この管理者は、規約に別段の定めがないかぎり、総会の決議によって選任し、解任することができます。規約で定める場合は、直接、特定の管理者を定める場合と、規約では管理者を置くこととその選任方法のみを定め、具体的な選任は総会によって決める場合とがあります。
そして、管理者の資格については、特に法律では制限していませんから、区分所有者ではなくても、また、自然人ではなく法人(会社)でもよいとされています。
一般的には、管理組合の理事長を管理者とする規約が多いようです。しかし、分譲の時にはそのマンションの分譲会社またはその関連の管理会社が管理者として選任されていることもあります。
問題となるのは、直接、規約で特定の管理者(前述のように分譲会社や関連の管理会社)を定めていた場合や、規約で解任には区分所有者全員の同意が必要で あるとされている場合です。このような場合、規約の改正(区分所有者の人数と議決権の各4分の3以上が必要)ということになりますので、解任は困難です。

2 管理者の解任
解任の方法としては2つあり、1つ目は規約に定めた方法または総会の決議によってできます(区分所有法25条1項)。この総会の決議は、規約に別段の定めがないかぎり、区分所有者および議決権の各過半数(いわゆる普通決議です)の多数決によって解任できます。
もうひとつは訴訟によって請求することができます(区分所有法25条2項)。理論上は区分所有者一人だけでも訴訟を提起することにより解任請求できます。

3.訴訟による解任の要件
訴訟による管理者の解任方法は 集会決議による場合と異なり、その要件は厳しく、解任理由として「管理者に不正な行為その他その職務を行うに適しない事情がある」ことが要求されます。
さらに管理者としての善管注意義務や誠実義務違反の程度はもちろんのこと、信頼関係の程度(東京地裁平成2年10月26日判決・東京地裁昭和53年1月26日)も考慮されます。

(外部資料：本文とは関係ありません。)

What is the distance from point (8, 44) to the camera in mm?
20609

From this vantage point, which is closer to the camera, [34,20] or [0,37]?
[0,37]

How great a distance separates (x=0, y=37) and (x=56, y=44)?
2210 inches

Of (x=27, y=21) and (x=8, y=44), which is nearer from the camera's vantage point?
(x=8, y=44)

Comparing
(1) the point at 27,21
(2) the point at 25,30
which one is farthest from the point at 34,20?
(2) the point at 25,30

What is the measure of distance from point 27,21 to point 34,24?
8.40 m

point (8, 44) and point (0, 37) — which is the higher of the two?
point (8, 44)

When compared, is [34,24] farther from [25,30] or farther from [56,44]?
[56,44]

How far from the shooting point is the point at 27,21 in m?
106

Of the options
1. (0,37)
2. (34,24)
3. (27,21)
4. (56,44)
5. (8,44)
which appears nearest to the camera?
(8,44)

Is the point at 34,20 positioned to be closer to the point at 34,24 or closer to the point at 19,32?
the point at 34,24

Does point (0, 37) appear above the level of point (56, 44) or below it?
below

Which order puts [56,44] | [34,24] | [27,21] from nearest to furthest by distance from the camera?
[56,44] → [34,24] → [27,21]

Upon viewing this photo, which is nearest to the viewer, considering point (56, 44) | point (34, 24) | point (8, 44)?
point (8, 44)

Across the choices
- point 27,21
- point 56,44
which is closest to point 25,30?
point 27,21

実際には管理者の解任請求は、一人の区分所有者も訴訟提起できるという意昧で門戸は広く開かれていますが、請求が認められるためには非常に高いハードルが課されているといえます。

4、結び
そもそもマンション管理組合の運営は、基本的には管理組合内部での団体的な自治のもとで行われます。

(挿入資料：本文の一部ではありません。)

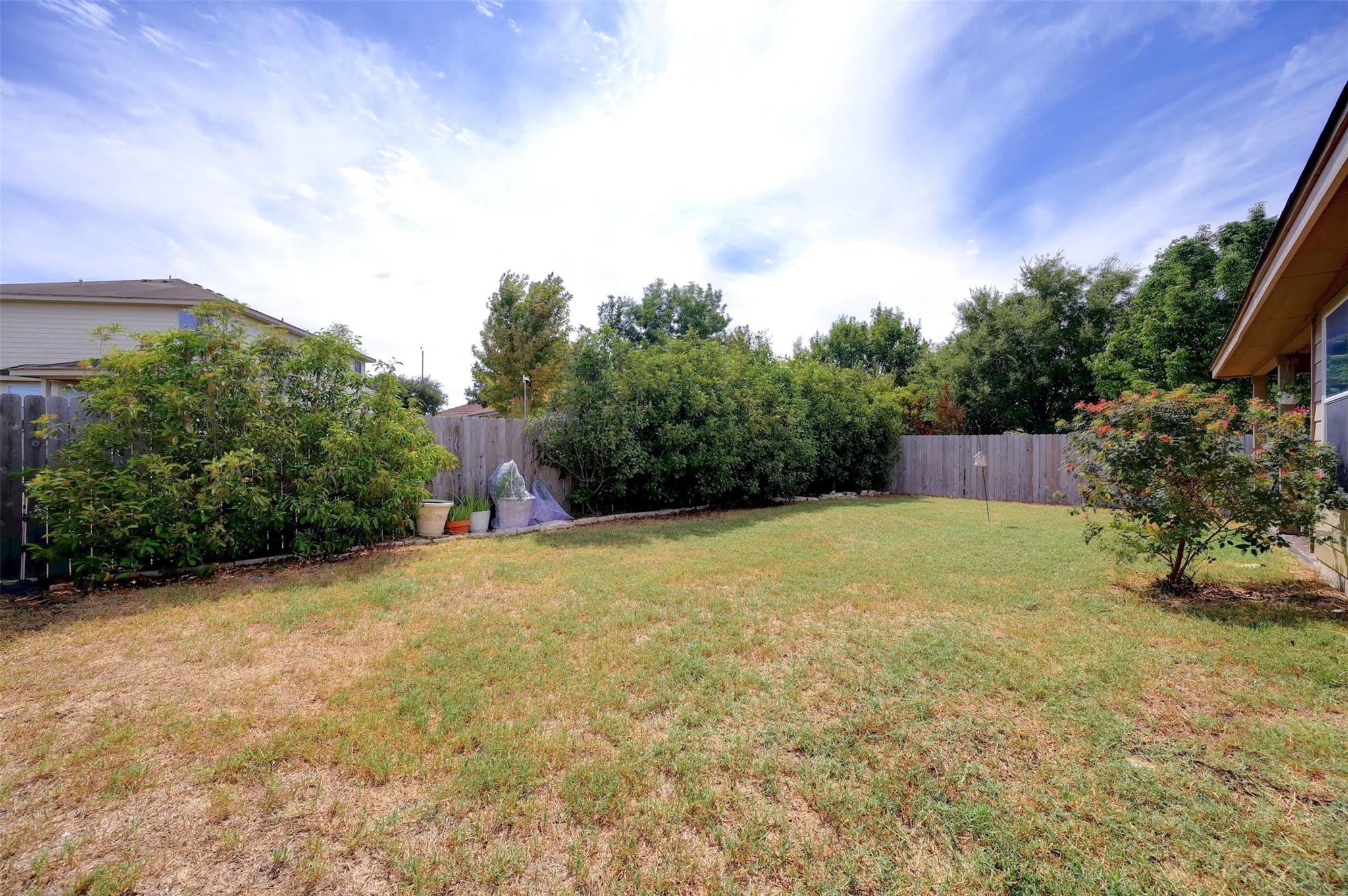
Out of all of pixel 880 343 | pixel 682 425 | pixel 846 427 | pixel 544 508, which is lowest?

総会招集に係る各種手続きや、議決権割合の基本、規約等の内容の衡平性確保の要請など、団体的白治の適切な実現に障害が生じるようなものについては区分 所有法が定めを置いて規制しますが、それに従っている限りは、マンションごとの個別性を前提に、各管理組合の団体的な取り組みや意思決定を重視するのが、 マンション管理に係る諸法令の基本的スタンスといえます。

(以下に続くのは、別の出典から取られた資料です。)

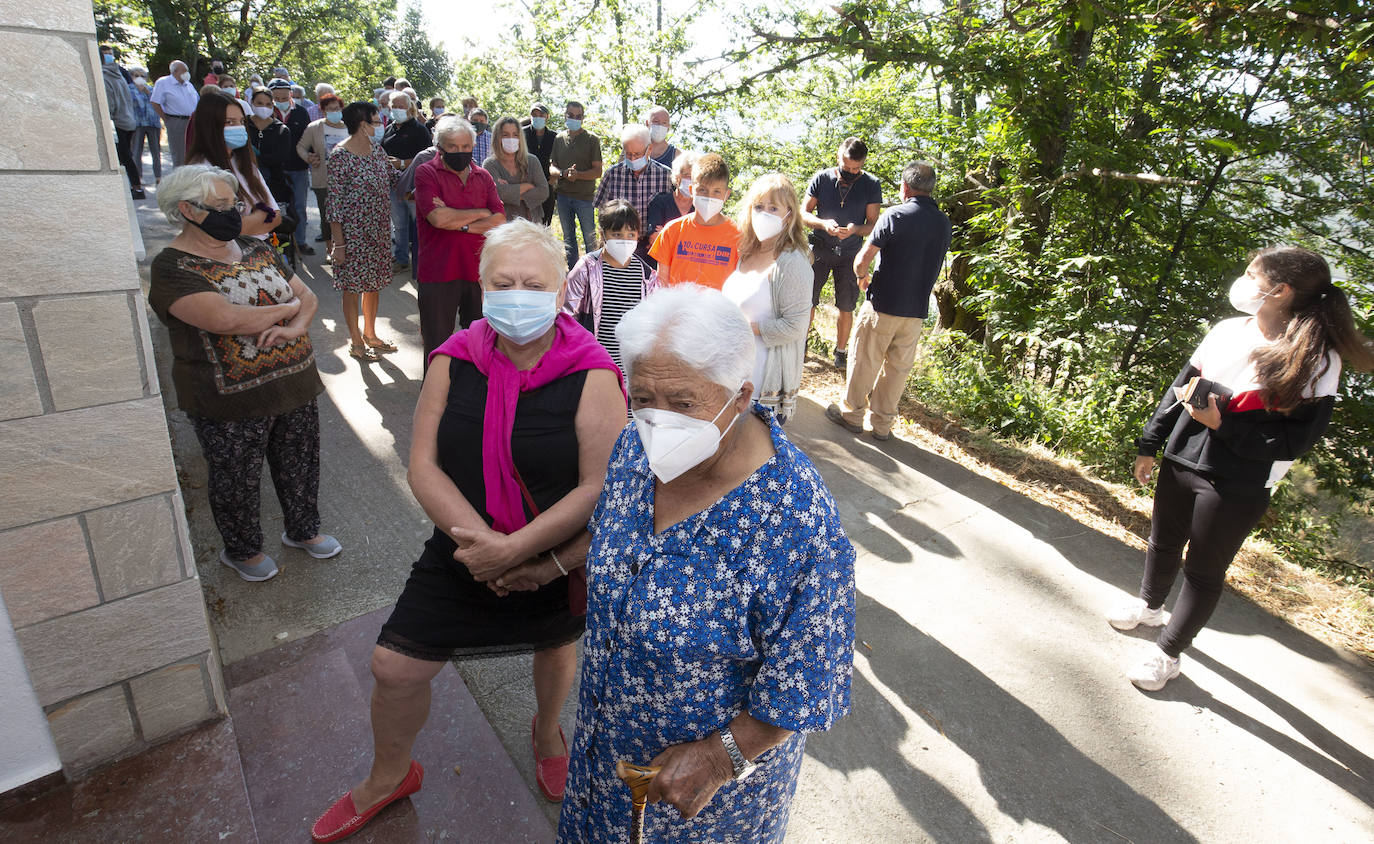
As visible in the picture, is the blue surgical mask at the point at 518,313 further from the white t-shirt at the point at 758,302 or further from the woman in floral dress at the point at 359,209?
the woman in floral dress at the point at 359,209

したがって、管理者の解任の問題も、管理組合内部での対応が基本となり、まずは25条1項の総会決議による対応を検討することが求められているということになります。
つまり 裁判所に対する管理者の解任請求は、あくまでも管理組合の団体的自治が機能しない特別な場合などに限定して、その利用の当否を検討すべきでしょう。  (氏家)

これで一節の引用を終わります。